Signor Socks in long-shot win
Kilmore trainer Kate Goodrich ended a frustrating time in her career when veteran sprinter Signor Socks staged a form reversal to win at the Moonee Valley twilight meeting.
It was Goodrich’s first win since Changabang won a maiden on her home track six months ago.
An emotional Goodrich said she had had a torrid time recently due to issues with the Kilmore training track.
“It’s been shocking. It’s been financially hard and psychologically it’s been tough,” Goodrich said.
“We don’t have a turf track to work on.”
Signor Socks was sent out a $51 chance in Sunday’s Noor Elaine Farm Hcp (1200m) after running 10th of 11 to Going Spending over 1009m at Seymour when he resumed last month.
However his rider that day, Craig Robertson, reported to Goodrich he had been playing with his tongue and may have rolled it back.
Armed with that information she changed his gear, putting on a cross-over nose band and taking the nose roll off.
Ridden by apprentice Jacob Rule, the seven-year-old led but was clearly headed by the Peter Moody-trained Ben Zena ($5 equal fav) in the straight.
However Signor Socks showed plenty of heart to fight back and win by a short-neck with Rebel Truce ($5.50) running on strongly to finish a half-length away third.
Goodrich races Signor Socks with her partner, former Collingwood back pocket John Hassall.

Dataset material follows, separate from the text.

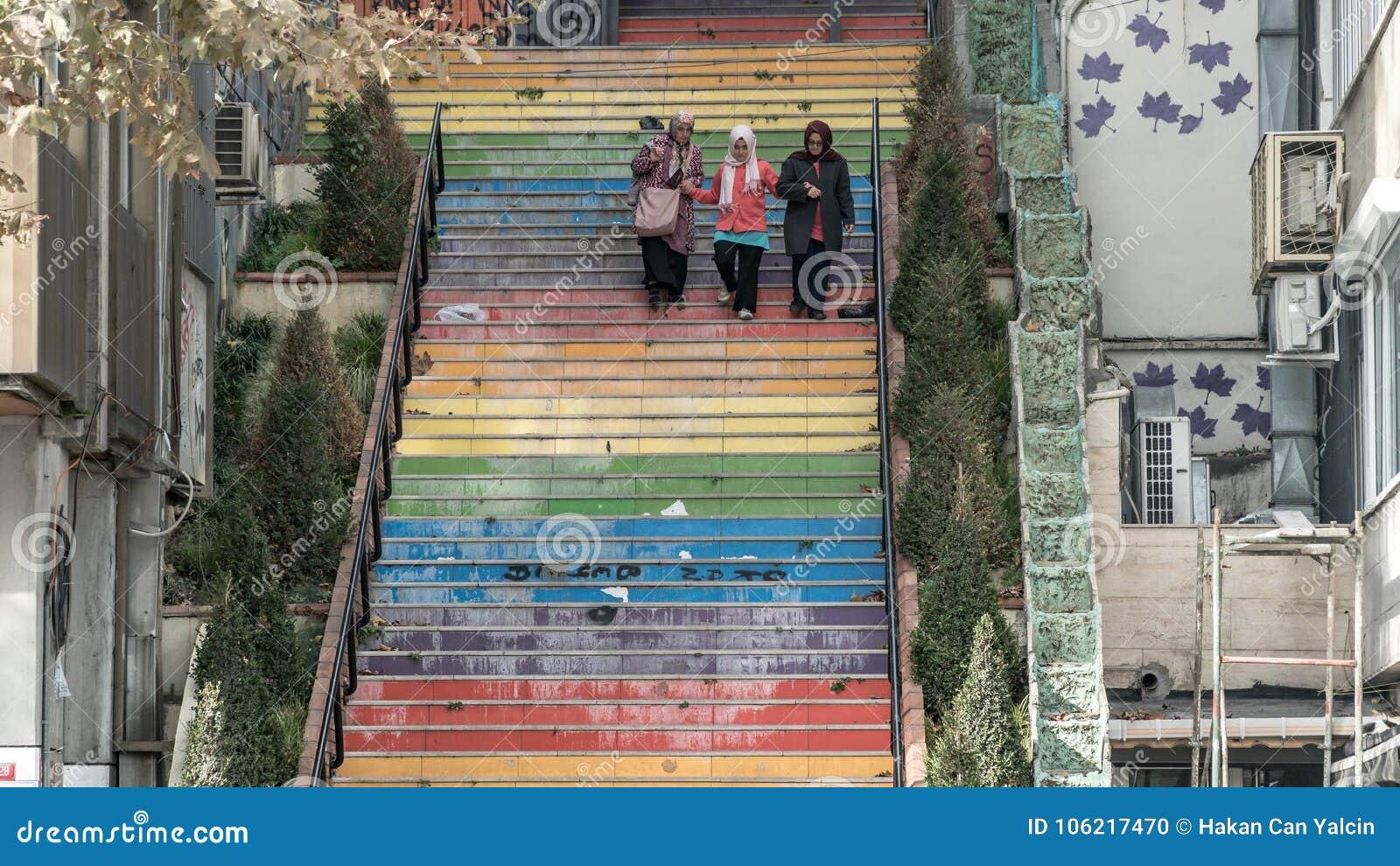 步行沿着向下台阶的3名妇女绘在彩虹颜色在伊斯坦布尔,土耳其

Hassall took up track riding some time ago with mixed results.
“I reckon I’ve had more injuries than in footy,” Hassall said.
Signor Socks has won five races and been placed eight times from 35 starts for $166,328 in prizemoney.
It was his first win since scoring at $31 on a heavy track at a Saturday meeting at Sandown in July 2009.
The gelding had been placed in three of nine runs at Moonee Valley, including a second to Group One winner Eagle Falls in August 2009 and is clearly the stable favourite
“He’s probably the oldest horse trained at Kilmore but he’s the soundest,” Goodrich said.
“We nearly lost him 12 months ago. He got really sick and he’s been part of the family so that was really hard.
“But we knew if we could get him right again he was still the horse, there’s no soundness issues with him.”
It was Rule’s third metropolitan winner since he returned a couple of months ago from a few months off.
“It just got too much, but I always planned to come back,” Rule said.
Rule, who is now with Malua Racing’s Flemington-based trainer John Sadler, still claims 2kg in town but can’t ride below 54kg.